Friedrichshafen – Die Klassikwelt Bodensee ist weit mehr als bloße Nostalgieschau. Vielmehr sollen Schnauferl, Oldtimer und Jungtimer eine einzigartige Erlebniswelt für jedermann bieten. Neben klassischen Autos, Motorrädern, Traktoren und Schiffen starten auch fliegende Oldtimer bei der Klassikwelt Bodensee: DC-6, Stearman, Do 27, Do 29, Klemm 25, Bücker Jungmann – klingende Namen in der Fliegerszene. In den Messehallen sind 28 Flugzeug-Oldtimer ausgestellt. Acht Maschinen starten täglich zu einer 45-minütigen „Air Show“. Am Samstag, 23. Mai, hebt auch die legendäre Super Constellation ab.
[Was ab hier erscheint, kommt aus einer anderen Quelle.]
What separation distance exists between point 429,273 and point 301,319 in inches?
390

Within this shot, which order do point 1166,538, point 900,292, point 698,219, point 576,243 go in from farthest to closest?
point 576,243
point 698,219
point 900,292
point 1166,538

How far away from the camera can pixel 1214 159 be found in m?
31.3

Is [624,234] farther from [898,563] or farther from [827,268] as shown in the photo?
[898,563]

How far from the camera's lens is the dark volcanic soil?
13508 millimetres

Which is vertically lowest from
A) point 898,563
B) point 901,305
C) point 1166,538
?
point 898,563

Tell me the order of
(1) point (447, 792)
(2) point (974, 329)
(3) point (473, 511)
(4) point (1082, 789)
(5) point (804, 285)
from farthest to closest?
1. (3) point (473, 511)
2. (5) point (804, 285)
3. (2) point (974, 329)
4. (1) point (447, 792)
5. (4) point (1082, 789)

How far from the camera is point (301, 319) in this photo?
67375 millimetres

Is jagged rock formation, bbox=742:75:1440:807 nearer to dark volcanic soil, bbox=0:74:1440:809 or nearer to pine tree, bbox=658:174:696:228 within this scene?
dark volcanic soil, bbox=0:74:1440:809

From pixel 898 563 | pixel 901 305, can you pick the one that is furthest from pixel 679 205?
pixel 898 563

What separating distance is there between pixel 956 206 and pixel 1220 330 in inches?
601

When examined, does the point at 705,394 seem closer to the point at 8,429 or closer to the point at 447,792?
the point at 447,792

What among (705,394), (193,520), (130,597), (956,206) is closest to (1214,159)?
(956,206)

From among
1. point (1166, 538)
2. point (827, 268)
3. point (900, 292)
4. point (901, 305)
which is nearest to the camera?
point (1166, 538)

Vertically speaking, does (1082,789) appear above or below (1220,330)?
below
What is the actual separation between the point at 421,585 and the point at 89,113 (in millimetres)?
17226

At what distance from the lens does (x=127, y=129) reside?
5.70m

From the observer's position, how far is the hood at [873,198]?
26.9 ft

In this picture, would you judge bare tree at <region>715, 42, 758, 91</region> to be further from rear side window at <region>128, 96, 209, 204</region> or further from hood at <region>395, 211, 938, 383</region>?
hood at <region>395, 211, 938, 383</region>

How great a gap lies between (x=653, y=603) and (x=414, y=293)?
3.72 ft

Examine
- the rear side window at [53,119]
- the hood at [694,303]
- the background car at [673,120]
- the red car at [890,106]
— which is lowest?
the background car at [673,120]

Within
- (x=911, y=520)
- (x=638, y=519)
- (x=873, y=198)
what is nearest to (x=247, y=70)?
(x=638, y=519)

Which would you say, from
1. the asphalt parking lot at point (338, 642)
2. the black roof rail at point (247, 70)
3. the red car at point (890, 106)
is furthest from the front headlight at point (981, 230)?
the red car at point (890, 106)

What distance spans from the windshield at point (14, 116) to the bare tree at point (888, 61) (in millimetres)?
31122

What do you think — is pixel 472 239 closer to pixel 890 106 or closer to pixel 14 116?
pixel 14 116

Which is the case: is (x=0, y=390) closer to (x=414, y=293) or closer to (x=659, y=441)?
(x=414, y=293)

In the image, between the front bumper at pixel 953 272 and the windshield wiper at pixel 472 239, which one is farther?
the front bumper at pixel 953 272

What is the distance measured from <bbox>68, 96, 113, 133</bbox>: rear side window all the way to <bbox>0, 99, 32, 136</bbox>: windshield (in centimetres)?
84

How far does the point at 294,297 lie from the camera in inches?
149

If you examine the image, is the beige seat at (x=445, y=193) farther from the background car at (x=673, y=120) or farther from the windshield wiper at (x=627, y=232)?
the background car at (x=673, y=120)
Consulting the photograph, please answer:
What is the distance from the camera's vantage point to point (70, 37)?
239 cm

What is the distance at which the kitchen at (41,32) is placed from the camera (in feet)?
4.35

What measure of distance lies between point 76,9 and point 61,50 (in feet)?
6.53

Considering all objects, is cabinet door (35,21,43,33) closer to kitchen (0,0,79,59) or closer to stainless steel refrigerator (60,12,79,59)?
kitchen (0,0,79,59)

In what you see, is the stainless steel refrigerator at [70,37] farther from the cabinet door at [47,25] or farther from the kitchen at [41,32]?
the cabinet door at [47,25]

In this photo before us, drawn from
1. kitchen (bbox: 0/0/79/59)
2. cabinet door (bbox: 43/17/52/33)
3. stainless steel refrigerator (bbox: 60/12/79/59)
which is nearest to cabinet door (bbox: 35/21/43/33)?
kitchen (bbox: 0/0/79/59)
Bei der Klassikwelt Bodensee trifft Vergangenheit auf Gegenwart. Vom Bodensee-Airport können die Flugzeuge nach der Landung direkt in die Messehallen rollen – vorbei an den staunenden Besuchern. In der Messehalle A 3 werden 28 Flugzeug-Klassiker zu sehen sein, darunter Exponate wie die Do 27 und Do 29, die bald im neuen Dornier-Museum am Flughafen stehen werden. Täglich ist von 13.30 bis 14.15 Uhr eine Flugschau geplant, bei der zahlreiche Raritäten der Lüfte starten werden.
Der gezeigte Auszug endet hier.